Kompas.com - 28/07/2015, 13:14 WIB
|
EditorKistyarini
JAKARTA, KOMPAS.com - Ratusan warga yang hendak mengurus proses pencairan Kartu Jakarta Pintar (KJP) di Bank DKI yang berlokasi di Kecamatan Jatinegara, Jakarta Timur, Selasa (28/7/2015), merasa kecewa. Warga mengeluhkan proses pencairan yang berbelit-belit.

Sebagian besar warga yang hendak membelanjakan dana KJP untuk peralatan sekolah anak kecewa karena mereka hanya dapat belanja peralatan sekolah anak di Senayan. Warga keberatan karena lokasinya jauh.

Sebagian warga mengaku sudah pergi ke Senayan tetapi ditolak berbelanja di sana karena tidak memiliki "kartu ATM" KJP Bank DKI.

Salah satu warga Kampung Melayu, Jatinegara, Popi (36), harus gigit jari karena belum memiliki kartu dari Bank DKI tersebut. Ia berpikir, dengan membawa buku rekening, maka dia dapat berbelanja peralatan sekolah di Senayan.

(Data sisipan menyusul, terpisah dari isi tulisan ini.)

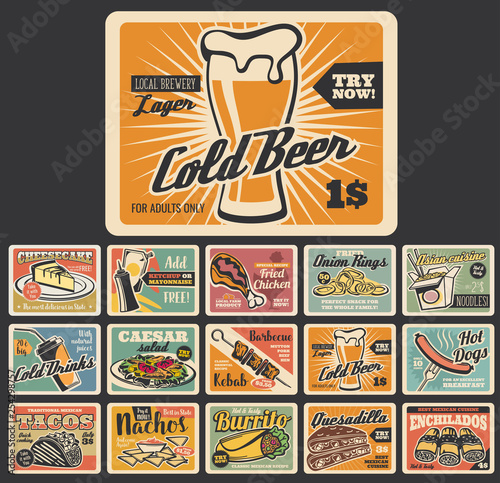 Plakaty retro  retro-fast-food-dessert-and-snack-signboards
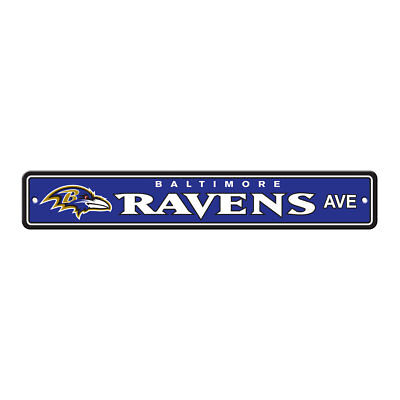 NFL Baltimore Ravens Home Room Bar Office Decor AVE Street Sign 4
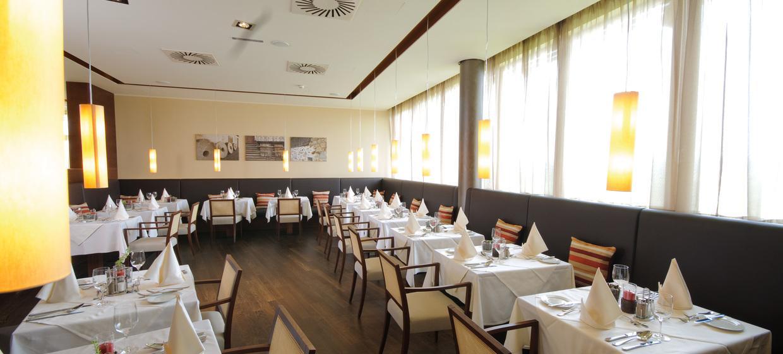 Falkensteiner Hotel & SPA Bad Leonfelden 8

"Kemarin ke Senayan hanya bawa buku. Ternyata di sana yang boleh belanja hanya yang punya kartu ATM KJP saja. Hari ini saya coba ngurus ke Bank DKI sini, tapi enggak bisa ngurus ATM ternyata," kata Popi di kantor kecamatan, Selasa (28/7/2015).

Pihak Bank DKI di kantor kecamatan rupanya belum dapat membuatkan ATM bagi warga. Warga hanya diberi slip penarikan agar dapat menukar belanjaan di Senayan. Namun, cara ini ternyata membuat warga tidak merasa puas. Warga khawatir, slip penarikan itu akan ditolak lagi.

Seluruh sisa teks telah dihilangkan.